- Born: 12 July 1988 (age 38) Belgrade, Yugoslavia
- Occupation: Politician

= Aleksandar Mirković =

Serbian politician (born 1988)

Aleksandar Mirković (Александар Мирковић; born 12 July 1988) is a Serbian politician. He has led the Serbian Progressive Party group in the Assembly of the City of Belgrade since 2018 and was elected to the National Assembly of Serbia in the 2020 parliamentary election.

==Early life and career==
Mirković was born and raised in the Belgrade municipality of Voždovac. He has a bachelor's degree in economics.

==Political career==
===Municipal politician===
Mirković was deputy leader of the Progressive Party's municipal board in Belgrade from 2010 to 2013. He received the 26th position on the party's electoral list in the 2012 Belgrade City Assembly election and was elected when the list won 37 mandates. The election was won by the Democratic Party and its allies, and Mirković served as a member of the opposition. The Democratic-led administration lost its majority in late 2013 and a new city election was called for 2014. Mirković was not a candidate in this election. Instead, he received the fourteenth position on the Serbian Progressive Party's list in the December 2013 Voždovac municipal election and was elected when the list won a majority victory with 36 out of 55 mandates.
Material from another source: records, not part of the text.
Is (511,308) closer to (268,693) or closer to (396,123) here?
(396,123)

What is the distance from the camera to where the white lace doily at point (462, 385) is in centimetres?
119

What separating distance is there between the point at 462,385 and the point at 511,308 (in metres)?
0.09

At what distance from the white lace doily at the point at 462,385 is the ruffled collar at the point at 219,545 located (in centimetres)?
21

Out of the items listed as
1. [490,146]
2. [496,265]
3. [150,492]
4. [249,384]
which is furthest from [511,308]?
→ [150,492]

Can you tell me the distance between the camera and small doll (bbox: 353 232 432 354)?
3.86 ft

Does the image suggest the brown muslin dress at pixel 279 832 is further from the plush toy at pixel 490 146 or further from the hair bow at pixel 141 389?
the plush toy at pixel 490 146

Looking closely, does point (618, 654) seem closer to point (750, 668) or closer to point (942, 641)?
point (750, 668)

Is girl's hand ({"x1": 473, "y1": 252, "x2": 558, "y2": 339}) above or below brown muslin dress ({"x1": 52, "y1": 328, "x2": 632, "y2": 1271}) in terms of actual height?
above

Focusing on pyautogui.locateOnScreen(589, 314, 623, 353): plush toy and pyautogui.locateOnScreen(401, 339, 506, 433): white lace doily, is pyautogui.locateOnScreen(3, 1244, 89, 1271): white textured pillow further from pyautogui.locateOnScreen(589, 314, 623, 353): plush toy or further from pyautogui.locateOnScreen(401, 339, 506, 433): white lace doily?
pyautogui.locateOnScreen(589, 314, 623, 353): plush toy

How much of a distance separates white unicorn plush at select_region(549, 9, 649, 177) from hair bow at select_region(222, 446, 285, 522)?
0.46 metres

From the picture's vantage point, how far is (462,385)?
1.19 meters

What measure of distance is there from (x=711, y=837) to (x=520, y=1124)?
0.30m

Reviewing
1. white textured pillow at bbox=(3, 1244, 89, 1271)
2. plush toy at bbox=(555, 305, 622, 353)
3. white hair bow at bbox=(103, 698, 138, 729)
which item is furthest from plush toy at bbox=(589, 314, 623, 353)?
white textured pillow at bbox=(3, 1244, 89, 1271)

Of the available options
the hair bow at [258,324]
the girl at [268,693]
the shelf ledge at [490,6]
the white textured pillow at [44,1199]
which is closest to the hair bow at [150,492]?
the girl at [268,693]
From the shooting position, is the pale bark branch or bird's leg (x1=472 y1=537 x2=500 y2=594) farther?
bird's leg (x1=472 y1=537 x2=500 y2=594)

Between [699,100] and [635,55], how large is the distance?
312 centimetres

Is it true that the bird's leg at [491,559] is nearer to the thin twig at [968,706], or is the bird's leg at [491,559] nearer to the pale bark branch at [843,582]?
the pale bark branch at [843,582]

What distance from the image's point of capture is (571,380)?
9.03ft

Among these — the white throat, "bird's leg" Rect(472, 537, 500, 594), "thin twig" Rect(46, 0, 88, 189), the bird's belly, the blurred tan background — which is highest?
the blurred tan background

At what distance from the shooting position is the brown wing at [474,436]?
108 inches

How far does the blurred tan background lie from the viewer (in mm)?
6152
Mirković received the fourth position on the Progressive Party's list in the 2016 Voždovac municipal election and was elected to a second term when the list won 26 mandates. He was also re-elected to the Belgrade city assembly in the 2018 city election, ranked 32nd on the Progressive list and was returned when the list won a majority victory with 64 four out of 110 seats. Mirković was named leader of the Serbian Progressive Party in the city assembly following the election.

===Parliamentarian===
Mirković received the 48th position on the Progressive Party's list in the 2020 Serbian parliamentary election and was elected when the list won a landslide majority with 188 out of 250 mandates. He later became member of the assembly's defence and internal affairs committee and the committee on Kosovo-Metohija: a deputy member of the committee on spatial planning, transport, infrastructure, and telecommunications. The leader of Serbia's parliamentary friendship group with Argentina – as well as a member of the parliamentary friendship groups with the Bahamas, Botswana, Brazil, Cameroon, the Central African Republic, Chile, China, Comoros, Cuba, Ecuador, Equatorial Guinea, Eritrea, Greece, Grenada, Guinea-Bissau, Jamaica, Japan, Kyrgyzstan, Laos, Liberia, Madagascar, Mali, Mauritius, Mexico, Morocco, Mozambique, Nauru, Nicaragua, Nigeria, Palau, Papua New Guinea, Paraguay, Peru, Portugal, Russia, Saint Vincent and the Grenadines, Sao Tome and Principe, South Sudan, Spain, Sri Lanka, the Dominican Republic, the Republic of Congo, the Solomon Islands – alongside the countries of Sub-Saharan Africa, Sudan, Suriname, Togo, Trinidad and Tobago, Uruguay, Uzbekistan, and Venezuela.